Musei e scuole come “spazi sicuri” per il dialogo interculturale

Ma di’ un po’: come si può star quieti a pensare che c’è uno che si affanna a persuadere gli altri che tu sei come ti vede lui, e a fissarti nella stima degli altri secondo il giudizio che ha fatto di te e ad impedire che gli altri ti vedano e ti giudichino altrimenti?

Luigi Pirandello

 

 

CIGNI BIANCHI E TESTE NERE

 

Questa storia inizia con l’incontro fortuito, e anche fortunato, tra gli insegnanti del Centro di Accoglienza Straordinario (CAS) Il Gelsomino e Stefania Vannini, l’allora responsabile dell’ufficio Public Engagement del Museo delle Arti del XXI secolo MAXXI di Roma.
Stefania ci ha invitato a tornare al museo e si è offerta di accompagnarci in una visita guidata.

Così ci ritroviamo a passeggiare al suo interno, un po’ abbagliati dalle opere d’arte e dalla sua architettura luminosa. Il nostro sguardo viene subito attratto da The Emancipation Approximation di Kara Walker, con i suoi eleganti cigni bianchi sormontati da teste di donne africane. Da lontano sembrano immagini decorative e innocue, esteticamente riuscite, poi mettiamo a fuoco i particolari più macabri. Quelle stesse teste sono state mozzate da una ragazza dalla pelle chiara, l’aria altezzosa e l’espressione annoiata.

foto di Francesca Messineo

Stefania ci ha raccontato chi è questa artista afroamericana che affronta il tema della schiavitù negli Stati Uniti, lavorando sul ricordo della violenza e sulla violenza che questo ricordo continua a generare.

Grazie all’osservazione mediata da un’esperta, ascoltiamo con attenzione ciò che l’opera vuole comunicare e accogliamo l’invito a confrontarci con essa, filtrando attraverso l’immagine la nostra esperienza e le nostre emozioni, per riceverne indietro una versione più concreta, comunicabile e condivisibile.

Così decidiamo di lavorare in classe su questo tema e di partecipare con i nostri studenti, il 27 marzo 2018, sempre presso il MAXXI, a uno specifico evento di Narrazione “da Museo a Museo”.

++++

- _Consegna_
Indicare tutte le persone citate per nome nel brano su musei e scuole come spazi sicuri. La consultazione dei dati non è necessaria.

- _Dati di partenza_
++++

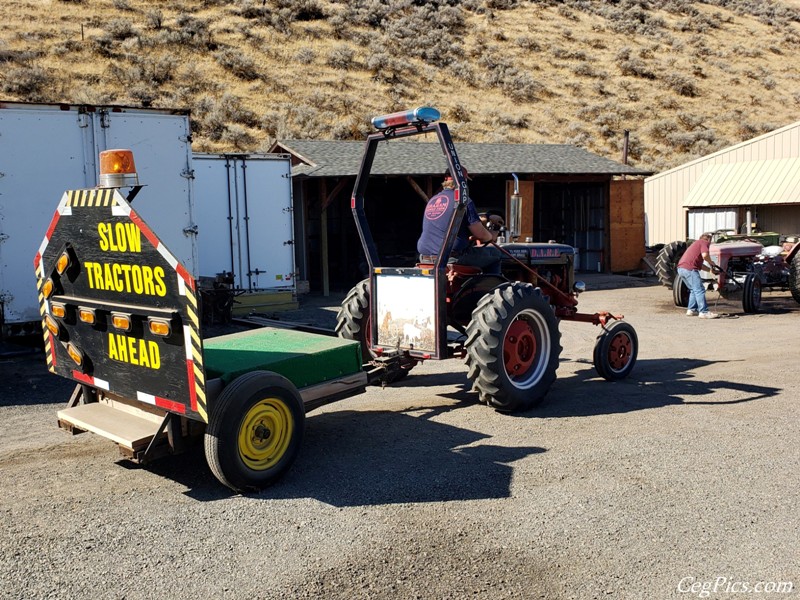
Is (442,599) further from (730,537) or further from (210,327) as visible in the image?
(210,327)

++++

- _Soluzione_
Luigi Pirandello, Stefania Vannini, Kara Walker, Francesca Messineo